For RNA/DNA hybridization assays (10 [mu]l) reactions contained 100 mM KCl, 0.1 mM EDTA, pH 7.0, R-RNA transcript (5 ng) or poly(I)[middot]poly(C) (3 ng) and were supplemented with a 10-fold molar excess of AluI DNA fragments or 50-100 ng complementary oligo as indicated in the figures. RNase/DNase-free non-specific Escherichia coli DNA was added to reactions as a carrier to minimize loss of RNA transcript during hybridization. Hybridization reactions were for 5 min at 95oC in tightly capped tubes.
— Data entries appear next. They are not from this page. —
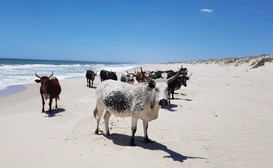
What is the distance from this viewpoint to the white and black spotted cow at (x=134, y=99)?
281 inches

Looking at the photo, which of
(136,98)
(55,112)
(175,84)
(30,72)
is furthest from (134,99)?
(30,72)

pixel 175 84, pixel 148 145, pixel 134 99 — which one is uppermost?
pixel 134 99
The mixtures were allowed to cool slowly (30-60 min) to room temperature. Reactions were placed on ice and used directly for protein kinase assays. Controls included parallel hybridization reactions containing hybridization buffer alone, AluI fragments alone, oligos alone, poly(I)[middot]poly(C) alone, poly(I)[middot]poly(C) with excess AluI fragments or poly(I)[middot]poly(C) with oligos (100 ng) as indicated in the figures. All control reactions contained carrier DNA.
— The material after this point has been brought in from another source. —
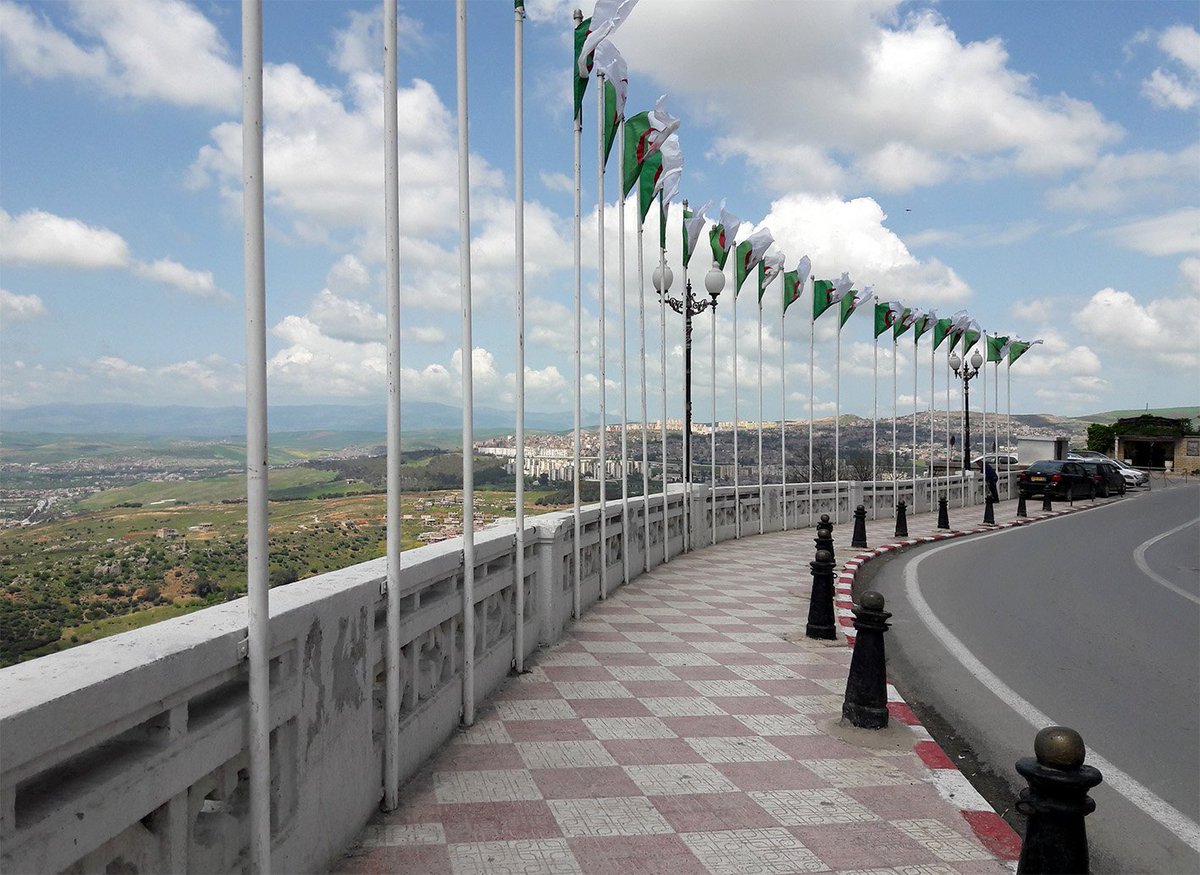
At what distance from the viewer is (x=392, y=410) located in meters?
4.68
The R-RNA transcript was transcribed in vitro from the recombinant pGEM-3zf(+-) plasmid after linearization with SmaI (Promega). Transcription from the T7 promoter was carried out using the MegAscript kit (Ambion) according to the manufacturer's instructions. The reaction mix was separated by electrophoresis on 0.75 mm, 4% acrylamide/bisacrylamide (19:1) TBE gels containing 7 M urea. The quantity of RNA synthesized allowed visualization of bands using shadow casting. The advantage of this method is that ethidium bromide, which may interfere with kinase assays, can be avoided. The gel was covered in plastic wrap and placed on top of an intensifying screen (Kodak). The gel was exposed to short wavelength UV light (254 nm). The shadow cast by the RNA was clearly visible. Gel slices containing the discrete 847 nt R-RNA transcript were excised and the RNA eluted overnight in a solution (300 [mu]l) containing 2 M CH3COONH4, 0.1% SDS and 0.5 mM EDTA. The RNA was precipitated in ethanol, resuspended in DEPC-treated H2O and stored under liquid nitrogen.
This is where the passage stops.